I learnt shame from an early age from a variety of sources. Just one example was when I was really small and I found it difficult to realise that I felt jealousy which seemed to me to be a negative emotion. When I told this to someone I trusted and respected who was a God in my life (and only wanted the absolute best for me and my freedom from 'negativity'), they told me "Oh, I hate jealous people." I was mortified and so I learnt to bury difficult emotions and to try to be more perfect. I felt flawed and ashamed.
I have spent alot of life burying things deep and then seeing them fester and arise up way bigger later on. It just isn't the way. That is not to say that sharing everything with everyone is the way either...but I have found something that works...
As Brené Brown says, the antidote to shame is empathy. By looking at what I am ashamed of in myself and letting it surface, be witnessed and giving it a name and then having empathy in understanding the reason for this arising in me in the first place I then de-armour it's effects and I can then accept these parts of myself that I was ashamed of, and release them, for my freedom.
My shame tells me I am wrong, not enough, not perfect. It often reminds me of my past mistakes, the times in my life that I have not been seen, chosen, accepted, understood or validated. When I try to expand it asks me 'who do you think you are?'. It is deeply ingrained in old stories and limiting beliefs that go round and round. Until you dance with them and move them and see them for what they are and work them so hard that they lose all their power.
For example, with the jealousy.... if I see that I am jealous - instead of judging it I own it and name it and I look at why I felt jealous which could be because part of me thinks I am not enough and then I have compassion for myself for not feeling enough and then go to work on that rather than judging myself for feeling jealous.
Emotions are wise and just want to be honoured and then they can move on once their function has been fulfilled and their message has been heard by us. When I sit with feelings like jealousy, acknowledge them and sometimes move them with tools like EFT, dance and body work (and not rush or paste over them) they dissipate in power.
Emotions bring a wise message but sometimes what can be at play is fear and resistance keeping us small. I have lived with old stories like 'I am not enough' or 'I am going to fail again' and sat with the reality of it, using more tools around it, until eventually it becomes like "Oh hi, you again - are you really here to tell me the same old shit? I'm actually quite bored and so over you now - I see you for what you are. Thank you so much for your concern though. But it's OK - I am not in a life or death situation - I've got this."
Often I have needed external acceptance to facilitate my inner acceptance, so that I can release the grip of my shame.
Sharing my past experiences or inner shame and having acceptance for it reflected back at me has helped me to eliminate alot of shame - my feeling of 'wrongness' about myself. On my healing journey this sharing has needed to initially be contained and private, with professionals, whilst it has been very raw.
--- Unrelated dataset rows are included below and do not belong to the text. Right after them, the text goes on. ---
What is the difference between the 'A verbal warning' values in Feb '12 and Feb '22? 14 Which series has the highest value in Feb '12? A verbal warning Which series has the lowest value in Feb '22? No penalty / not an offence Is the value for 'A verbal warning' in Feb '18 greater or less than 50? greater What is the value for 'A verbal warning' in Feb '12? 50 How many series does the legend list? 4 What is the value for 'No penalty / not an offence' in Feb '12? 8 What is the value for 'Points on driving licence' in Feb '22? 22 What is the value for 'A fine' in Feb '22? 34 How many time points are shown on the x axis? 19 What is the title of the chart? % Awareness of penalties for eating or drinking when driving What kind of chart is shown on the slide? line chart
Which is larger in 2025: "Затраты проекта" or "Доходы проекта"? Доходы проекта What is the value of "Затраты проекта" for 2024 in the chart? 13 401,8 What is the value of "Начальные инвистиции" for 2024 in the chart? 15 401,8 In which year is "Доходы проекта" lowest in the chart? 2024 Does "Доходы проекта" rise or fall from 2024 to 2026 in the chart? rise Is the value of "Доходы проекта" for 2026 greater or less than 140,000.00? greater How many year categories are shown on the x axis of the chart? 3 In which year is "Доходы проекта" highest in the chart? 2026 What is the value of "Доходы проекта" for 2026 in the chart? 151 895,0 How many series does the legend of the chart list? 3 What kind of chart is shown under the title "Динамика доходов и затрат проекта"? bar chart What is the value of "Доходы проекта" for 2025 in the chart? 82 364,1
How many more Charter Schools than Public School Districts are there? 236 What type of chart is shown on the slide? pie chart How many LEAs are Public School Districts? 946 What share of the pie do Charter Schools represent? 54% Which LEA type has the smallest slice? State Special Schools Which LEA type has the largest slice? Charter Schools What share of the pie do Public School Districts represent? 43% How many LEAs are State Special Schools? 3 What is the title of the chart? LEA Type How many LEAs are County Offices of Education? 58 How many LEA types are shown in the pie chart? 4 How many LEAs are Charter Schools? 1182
Right now I am sharing my journey more publicly, which is a whole other ball game. In truth, I don't altogether enjoy posting these raw, vulnerable sharings. I often hover quite a while before pressing post and then when I do I often regret it and want to delete them as soon as they are live (I've done that once) but I have otherwise held my ground in spite of all my fear and work through the feelings instead because my soul won't let me rest if I don't post them - I have tried. I'm trapped between my shame and my soul. After much deliberation and backwards and forwards, I again and again choose to go with my soul. The only thing I now choose to be accountable to.
These feelings that move through and urge me to take down my posts are varied. I feel fear that I won't be accepted. I have worried that I am not 'healed enough' to be sharing it yet. I have felt scared that what I am sharing might somehow be 'wrong' even though it is my heartfelt truth. Sometimes I have felt like I have been too vulnerable. I frequently wonder what the hell I am doing. But each thing I share, which I have always checked in has been coming from the right place, brings me closer to myself and in sharing it, in spite of the fears, I make a declaration that I accept it and am owning it, no matter what.
I am sending a strong message to my subconscious that I am valid, adequate, suitable and enough - irrelevant of the number (or lack) of likes, comments or messages of support. I am bringing my truth to light, sharing it come what may and in doing this I stand up for myself, accept myself, hold myself in empathy through the fear of it all and do not let anyone else tell me whether or not it is acceptable (whilst at the same time deeply appreciating the support).
Today I throw shame into the bonfire. And watch it burn... what are you throwing in?
"Shame is an epidemic in our culture. And to get out from underneath it, to find our way back to each other we have to understand how it affects us, and how it affects the way we are parenting, the way we are working, the way we are looking at each other... If we are to find our way back to each other we have to understand and know empathy because empathy is the antidote to shame. If you put shame in a petri dish it needs three things to grow exponentially - secrecy, silence and judgement. If you put the same amount of shame in a petri dish and douse it with empathy it can't survive. The two most powerful words when we're in struggle - 'me too'... If we are going to find our way back to each other, vulnerability is going to be that path." Brené Brown: Listening to Shame (TED).